The present disclosure relates generally to information handling systems, and more particularly to layer 3 proxy routing.
As the value and use of information continues to increase, individuals and businesses seek additional ways to process and store information. One option is an information handling system (IHS). An IHS generally processes, compiles, stores, and/or communicates information or data for business, personal, or other purposes. Because technology and information handling needs and requirements may vary between different applications, IHSs may also vary regarding what information is handled, how the information is handled, how much information is processed, stored, or communicated, and how quickly and efficiently the information may be processed, stored, or communicated. The variations in IHSs allow for IHSs to be general or configured for a specific user or specific use such as financial transaction processing, airline reservations, enterprise data storage, or global communications. In addition, IHSs may include a variety of hardware and software components that may be configured to process, store, and communicate information and may include one or more computer systems, data storage systems, and networking systems.
Additionally, some embodiments of information handling systems include non-transient, tangible machine-readable media that include executable code that when run by one or more processors, may cause the one or more processors to perform the steps of methods described herein. Some common forms of machine readable media include, for example, floppy disk, flexible disk, hard disk, magnetic tape, any other magnetic medium, CD-ROM, any other optical medium, punch cards, paper tape, any other physical medium with patterns of holes, RAM, PROM, EPROM, FLASH-EPROM, any other memory chip or cartridge, and/or any other medium from which a processor or computer is adapted to read.

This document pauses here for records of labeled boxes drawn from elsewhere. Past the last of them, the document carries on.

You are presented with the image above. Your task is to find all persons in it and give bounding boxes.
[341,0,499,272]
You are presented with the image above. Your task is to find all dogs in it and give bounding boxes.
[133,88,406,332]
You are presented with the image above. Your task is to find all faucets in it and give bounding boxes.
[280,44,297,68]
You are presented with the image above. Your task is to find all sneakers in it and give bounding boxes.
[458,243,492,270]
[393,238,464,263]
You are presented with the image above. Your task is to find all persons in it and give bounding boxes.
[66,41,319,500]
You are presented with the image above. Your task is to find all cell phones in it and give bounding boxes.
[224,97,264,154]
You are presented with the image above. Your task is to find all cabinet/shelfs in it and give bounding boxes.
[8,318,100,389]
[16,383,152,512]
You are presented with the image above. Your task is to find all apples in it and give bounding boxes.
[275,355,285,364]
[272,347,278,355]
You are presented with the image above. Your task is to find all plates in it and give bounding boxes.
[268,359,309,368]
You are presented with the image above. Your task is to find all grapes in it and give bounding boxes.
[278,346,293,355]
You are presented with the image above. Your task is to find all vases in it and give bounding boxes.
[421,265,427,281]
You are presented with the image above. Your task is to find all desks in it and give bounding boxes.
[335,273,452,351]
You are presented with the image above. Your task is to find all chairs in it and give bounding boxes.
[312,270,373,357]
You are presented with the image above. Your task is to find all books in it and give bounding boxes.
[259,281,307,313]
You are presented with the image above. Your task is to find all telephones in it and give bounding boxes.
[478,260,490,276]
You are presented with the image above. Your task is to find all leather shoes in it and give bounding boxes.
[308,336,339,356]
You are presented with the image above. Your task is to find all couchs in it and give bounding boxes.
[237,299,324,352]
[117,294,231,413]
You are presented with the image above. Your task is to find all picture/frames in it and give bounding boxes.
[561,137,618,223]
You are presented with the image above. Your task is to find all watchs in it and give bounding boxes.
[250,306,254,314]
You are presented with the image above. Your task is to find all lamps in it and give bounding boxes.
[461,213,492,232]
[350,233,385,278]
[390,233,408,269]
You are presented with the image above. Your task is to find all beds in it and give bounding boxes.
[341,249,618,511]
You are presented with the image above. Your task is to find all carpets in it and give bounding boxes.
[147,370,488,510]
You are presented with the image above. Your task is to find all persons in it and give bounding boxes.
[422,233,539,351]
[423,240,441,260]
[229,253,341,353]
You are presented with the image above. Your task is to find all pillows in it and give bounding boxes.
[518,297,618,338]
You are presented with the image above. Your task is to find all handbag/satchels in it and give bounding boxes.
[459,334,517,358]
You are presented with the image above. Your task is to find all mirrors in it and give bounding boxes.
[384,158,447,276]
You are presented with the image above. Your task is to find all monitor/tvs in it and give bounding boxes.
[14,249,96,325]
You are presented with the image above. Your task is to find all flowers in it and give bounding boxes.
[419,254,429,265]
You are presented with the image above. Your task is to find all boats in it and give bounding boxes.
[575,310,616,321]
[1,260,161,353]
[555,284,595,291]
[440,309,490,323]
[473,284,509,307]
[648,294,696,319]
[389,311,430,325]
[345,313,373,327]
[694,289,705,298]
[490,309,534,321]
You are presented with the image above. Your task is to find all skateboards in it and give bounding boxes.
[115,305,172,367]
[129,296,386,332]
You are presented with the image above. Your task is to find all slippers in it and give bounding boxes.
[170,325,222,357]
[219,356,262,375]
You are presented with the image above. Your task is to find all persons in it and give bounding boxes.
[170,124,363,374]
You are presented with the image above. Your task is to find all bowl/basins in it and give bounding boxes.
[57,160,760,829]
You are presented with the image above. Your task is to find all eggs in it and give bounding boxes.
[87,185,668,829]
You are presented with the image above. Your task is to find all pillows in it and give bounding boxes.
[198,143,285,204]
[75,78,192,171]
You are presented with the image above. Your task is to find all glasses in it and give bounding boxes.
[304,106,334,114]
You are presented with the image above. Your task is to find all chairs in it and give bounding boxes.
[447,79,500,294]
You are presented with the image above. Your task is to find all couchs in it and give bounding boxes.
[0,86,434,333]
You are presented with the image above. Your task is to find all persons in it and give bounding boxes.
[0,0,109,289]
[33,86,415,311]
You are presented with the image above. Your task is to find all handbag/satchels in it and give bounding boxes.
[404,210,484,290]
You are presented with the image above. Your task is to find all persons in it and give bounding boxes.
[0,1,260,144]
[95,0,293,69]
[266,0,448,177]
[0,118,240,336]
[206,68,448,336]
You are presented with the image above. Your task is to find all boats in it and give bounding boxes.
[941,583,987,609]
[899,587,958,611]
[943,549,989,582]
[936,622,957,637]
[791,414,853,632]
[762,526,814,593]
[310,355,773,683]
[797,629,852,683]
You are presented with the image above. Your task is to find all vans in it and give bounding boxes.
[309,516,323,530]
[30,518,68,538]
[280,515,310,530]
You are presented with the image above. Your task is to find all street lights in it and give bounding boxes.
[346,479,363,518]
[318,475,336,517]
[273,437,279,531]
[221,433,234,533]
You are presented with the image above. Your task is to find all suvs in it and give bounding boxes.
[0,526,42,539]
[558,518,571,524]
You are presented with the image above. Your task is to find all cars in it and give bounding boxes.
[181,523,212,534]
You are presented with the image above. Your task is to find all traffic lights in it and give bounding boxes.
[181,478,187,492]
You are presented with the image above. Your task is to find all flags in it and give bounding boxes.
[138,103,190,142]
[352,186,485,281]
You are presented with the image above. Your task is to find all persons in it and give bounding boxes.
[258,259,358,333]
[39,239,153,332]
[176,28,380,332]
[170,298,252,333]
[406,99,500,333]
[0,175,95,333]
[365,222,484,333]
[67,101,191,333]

Computer networks form the interconnection fabric that enables reliable and rapid communications between computer systems and data processors that are in both close proximity to each other and at distant locations. These networks create a vast spider web of intranets and internets for handling all types of communication and information. Networks are often divided into different subnets. When mobile devices move from one subnet to another subnet, the network should efficiently handle packet routing. Making all of this possible is a vast array of network switching products, such as gateway routers, that make routing decisions in order to deliver packets of information from a source system or first subnet, to a destination system or second subnet. Due to the size, complexity, and dynamic nature of these networks, sophisticated network switching products are often required to continuously make routing decisions and to update routing information as network configurations change. The routing decisions may be further complicated by use of these networks by mobile devices, each having different types and amounts of data that needs to be transferred as network traffic.
Accordingly, it would be desirable to provide a method and a system to efficiently handle routing after mobile devices move between subnets.